The problem: Produce a verbatim transcription of the records below, beginning at the line containing "What is the distance from" and ending at the final line; include only those lines.

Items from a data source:
··········

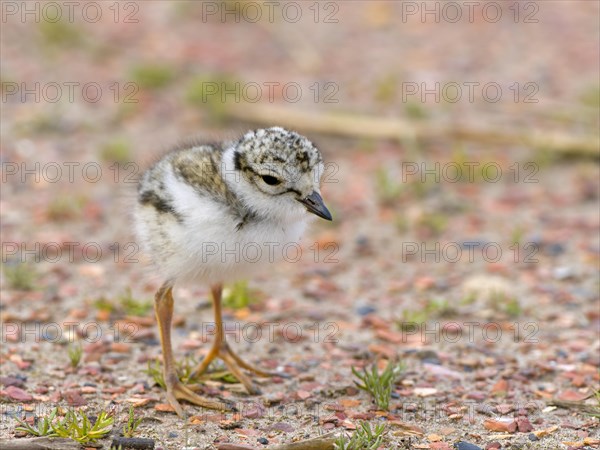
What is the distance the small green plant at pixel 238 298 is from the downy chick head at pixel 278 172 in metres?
1.72

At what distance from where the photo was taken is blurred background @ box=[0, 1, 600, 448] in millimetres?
5590

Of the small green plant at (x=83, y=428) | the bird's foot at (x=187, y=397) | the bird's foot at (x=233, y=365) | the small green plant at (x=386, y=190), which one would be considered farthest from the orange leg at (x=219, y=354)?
the small green plant at (x=386, y=190)

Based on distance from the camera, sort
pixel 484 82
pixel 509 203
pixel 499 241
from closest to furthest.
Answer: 1. pixel 499 241
2. pixel 509 203
3. pixel 484 82

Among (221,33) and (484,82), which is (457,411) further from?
(221,33)

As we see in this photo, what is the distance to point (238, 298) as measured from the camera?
6082mm

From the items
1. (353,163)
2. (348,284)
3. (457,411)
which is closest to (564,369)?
(457,411)

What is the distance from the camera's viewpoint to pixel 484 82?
9992 mm

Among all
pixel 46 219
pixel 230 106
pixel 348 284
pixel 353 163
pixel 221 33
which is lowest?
pixel 348 284

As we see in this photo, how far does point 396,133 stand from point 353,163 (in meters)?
0.55

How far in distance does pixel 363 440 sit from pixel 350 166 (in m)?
4.60

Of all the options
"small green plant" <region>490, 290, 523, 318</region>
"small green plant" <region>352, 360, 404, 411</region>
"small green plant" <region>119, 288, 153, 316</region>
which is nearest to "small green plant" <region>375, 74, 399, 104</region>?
"small green plant" <region>490, 290, 523, 318</region>

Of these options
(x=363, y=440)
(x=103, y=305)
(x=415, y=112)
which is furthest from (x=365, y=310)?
(x=415, y=112)

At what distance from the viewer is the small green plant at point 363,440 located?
3982 mm

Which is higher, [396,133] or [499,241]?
[396,133]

··········

Complete answer:
What is the distance from the camera's viewpoint to pixel 484 82?
9992 mm

Among all
pixel 46 219
pixel 230 106
pixel 348 284
pixel 353 163
pixel 221 33
which is lowest?
pixel 348 284

As we see in this photo, how far does point 396,133 stand from point 353,163 (in meters)?
0.55

How far in distance does pixel 363 440 sit from pixel 350 166 (in m)?
4.60

Of all the options
"small green plant" <region>490, 290, 523, 318</region>
"small green plant" <region>352, 360, 404, 411</region>
"small green plant" <region>119, 288, 153, 316</region>
which is nearest to "small green plant" <region>375, 74, 399, 104</region>?
"small green plant" <region>490, 290, 523, 318</region>

Of these options
(x=363, y=440)
(x=103, y=305)
(x=415, y=112)
which is furthest from (x=365, y=310)?
(x=415, y=112)

At what distance from the viewer is the small green plant at point 363,440 located?
3982 mm

Which is higher, [396,133] or [499,241]?
[396,133]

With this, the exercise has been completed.